##### Material for this exercise

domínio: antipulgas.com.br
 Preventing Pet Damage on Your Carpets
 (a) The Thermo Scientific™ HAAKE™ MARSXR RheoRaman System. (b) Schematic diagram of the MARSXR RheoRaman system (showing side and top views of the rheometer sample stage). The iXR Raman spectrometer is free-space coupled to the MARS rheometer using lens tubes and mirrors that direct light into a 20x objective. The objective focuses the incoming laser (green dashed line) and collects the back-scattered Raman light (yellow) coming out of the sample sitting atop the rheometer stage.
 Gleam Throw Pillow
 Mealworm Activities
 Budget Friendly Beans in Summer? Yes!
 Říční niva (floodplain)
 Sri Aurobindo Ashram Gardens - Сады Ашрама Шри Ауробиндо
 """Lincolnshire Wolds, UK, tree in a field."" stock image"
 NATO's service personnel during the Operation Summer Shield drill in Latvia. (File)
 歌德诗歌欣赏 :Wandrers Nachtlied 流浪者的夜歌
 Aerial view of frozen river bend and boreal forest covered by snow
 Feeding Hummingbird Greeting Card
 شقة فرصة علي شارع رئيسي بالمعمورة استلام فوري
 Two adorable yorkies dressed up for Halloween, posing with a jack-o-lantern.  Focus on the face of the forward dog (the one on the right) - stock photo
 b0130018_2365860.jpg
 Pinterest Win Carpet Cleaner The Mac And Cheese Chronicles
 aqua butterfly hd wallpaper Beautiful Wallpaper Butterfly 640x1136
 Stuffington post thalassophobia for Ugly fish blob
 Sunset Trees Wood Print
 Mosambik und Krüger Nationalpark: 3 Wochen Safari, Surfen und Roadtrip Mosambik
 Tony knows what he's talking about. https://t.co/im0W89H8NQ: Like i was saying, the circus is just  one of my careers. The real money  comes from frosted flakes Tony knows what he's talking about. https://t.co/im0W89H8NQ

##########

» Task statement:
Would you retype exactly the lines above, from the line with "Říční niva (floodplain)" to the line with "شقة فرصة علي", with both end lines kept and nothing more?

» Answer box:
 Říční niva (floodplain)
 Sri Aurobindo Ashram Gardens - Сады Ашрама Шри Ауробиндо
 """Lincolnshire Wolds, UK, tree in a field."" stock image"
 NATO's service personnel during the Operation Summer Shield drill in Latvia. (File)
 歌德诗歌欣赏 :Wandrers Nachtlied 流浪者的夜歌
 Aerial view of frozen river bend and boreal forest covered by snow
 Feeding Hummingbird Greeting Card
 شقة فرصة علي شارع رئيسي بالمعمورة استلام فوري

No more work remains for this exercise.